## Wednesday, January 30, 2008

### Why chemistry-rich RSS feeds matter...

Peter wrote up an item on Nick's CrystalEye's RSS feed, and I have been enthusiastic about chemistry-enriched RSS feeds for some time. CMLRSS has the chemical data inline in the RSS; see DOI:10.1021/ci034244p, the use of CMLRSS in Chemical blogspace described here and here, and the CMLRSS support in Bioclipse.

Nick's RSS feed does not put the chemistry inline, but does link to the raw CML file:
<entry>  <title>No title supplied</title>  <link rel="enclosure" href="http://wwmm.ch.cam.ac.uk/crystaleye/summary//acs/inocaj/2008/3/data/ic702497x/ic702497xsup1_THP4-SINC-publ/ic702497xsup1_THP4-SINC-publ.complete.cml.xml" hreflang="en" />  <!-- much more, that I skipped for brevity --></entry>
The example shown by Peter was nicely chosen: something is wrong with that example. It uncovers a bug in the pipeline, that could have been uncovered by a simple agent monitoring the RSS feed. That is why this technology is important! It allows pipelining of information between services.

Anyway, before you read on, check the structure in the example yourself (Bis(pyrimidine-2-carboxylato-K2N,O)copper(II)).

Done? Checked it? You saw the problem, right? Good.

I have scanned the CIF source, but that does not seem to contain the problem. It nicely shows a general limitation of commonly used chemoinformatics tools: the lack of proper atom typing (a problem I have been looking into for the Chemistry Development Kit; see Atom Typing in the CDK and Evidence of Aromaticity.).

You will have noted that the 2D diagram in Peter's blog is charged. I checked the complete CML source code for the CrystelEye entry, and that contains the charges on the two oxygens bound to the cupper too. However, the copper is not charged. That leads to a rather unlike situation; that is, that crystal structures will about attract the whole laboratory to itself in a blink of an eye: there is nothing to balance the double-negative charge! It is conveniently summarized in this bit of the CML:
<formula formalCharge="-2" concise="C 10 H 6 Cu 1 N 4 O 4 -2">  <atomArray elementType="C H Cu N O" count="10.0 6.0 1.0 4.0 4.0"/></formula>
Now, I also checked the raw CML; that seems to be unaffected too. So, the bug must be somewhere in the software that converts the raw CML into complete CML. And, before the InChI calculation, because that one is wrong too. A agent scanning the RSS feed, would have detected this. Someone interested in writing up a grant proposal on this?

BTW, the system is not awfully wrong: the negative charge on the acidic carboxyl groups is to be expected. But if the bond between the oxygen and the carbon would have been coordinating, not covalent, and the copper would have been +2, then it was fine. Because many chemoinformatics tools do not have really support for dative bonds, a covalent bond could be drawn, but then the oxygens should be uncharged... right, not? :)

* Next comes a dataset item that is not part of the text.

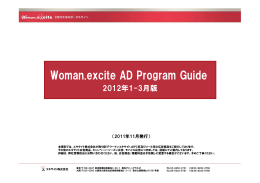 Woman.excite AD Program Guide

Oh, and surely, one can do much, much more with those feeds. I blogged about that earlier in Automatic Classification of thousands of Crystal Structures.

1. Hi Egon,

I think we'll probably discuss how to fix this problem over at PMRs blog, so I won't say too much here. Though I will point out that CrystalEye creates RSS (with enclosures linking to the CML for each entry - this is only available in the Atom versions) and CMLRSS where the CML is inline. If you click through from here:

http://wwmm.ch.cam.ac.uk/crystaleye/feed/index.html

you'll see that each feed comes in six different versions, with there being three versions each for RSS and CMLRSS. There are almost 60,000 feeds maintained by CrystalEye at the moment!

cheers,
Nick

2. Ah, you do got CMLRSS? Excellent. Sorry for having overlooked that!

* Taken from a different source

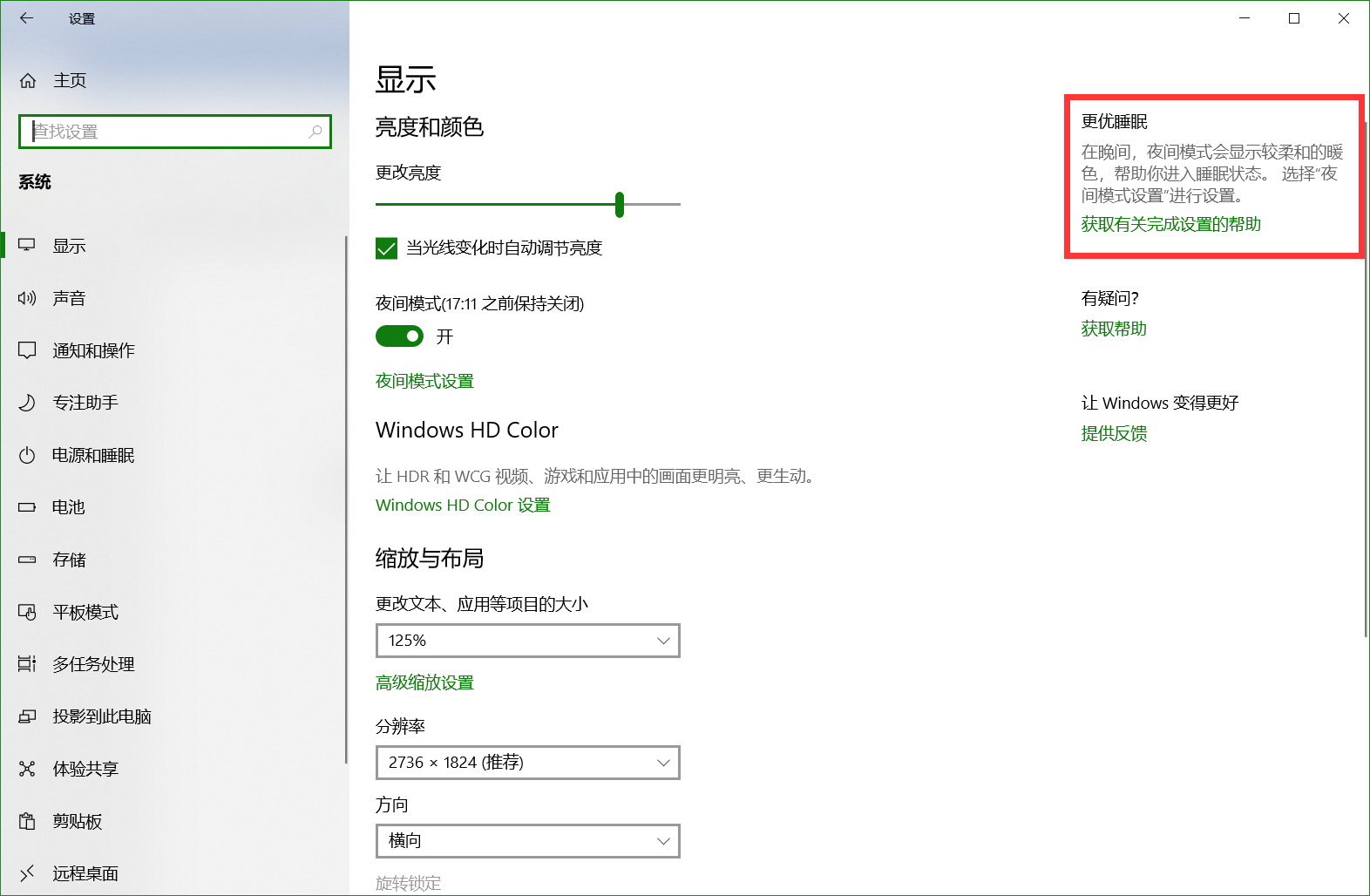 系统主页设置 Win10如何关闭设置右侧提示|Win10关闭设置帮助提示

3. Egon, I 've being looking at the CrystalEye Open Data in order to try and connect to it from ChemSpider but have run into a whole series of problems that I outlined on my blog tonight (http://www.chemspider.com/blog/struggling-to-scrape-crystaleye.html). They include confusions between SMILES and inChI in stereochemistry and the nature of InChIs from unit cells than for structures. I will look into it further in the future but you might want to see whether the SMILES/InChI issue is from the CDK.

4. ChemSpiderMan... nice post. Not sure if CrystalEye has a bug tracker, but this would be time to set on up :)

Regarding SMILES-InChI in relation to stereochemistry and the CDK. According to the JavaDoc, the SMILES parser does not process stereoinformation [1], which could explain the information loss.

1.http://cheminfo.informatics.indiana.edu/~rguha/code/java/nightly/api/org/openscience/cdk/smiles/SmilesParser.html

5. Just fyi we use Bugzilla for tracking bugs for ChemSpider. It was very easy to rollout and a slight adjustment in work procedures allowed us to fit to it. It works very well for us. It is not made public. It may be released to the public in some way in the future but with such limited resources we cannot hope to manage all the questions that would come from people wading through that system too.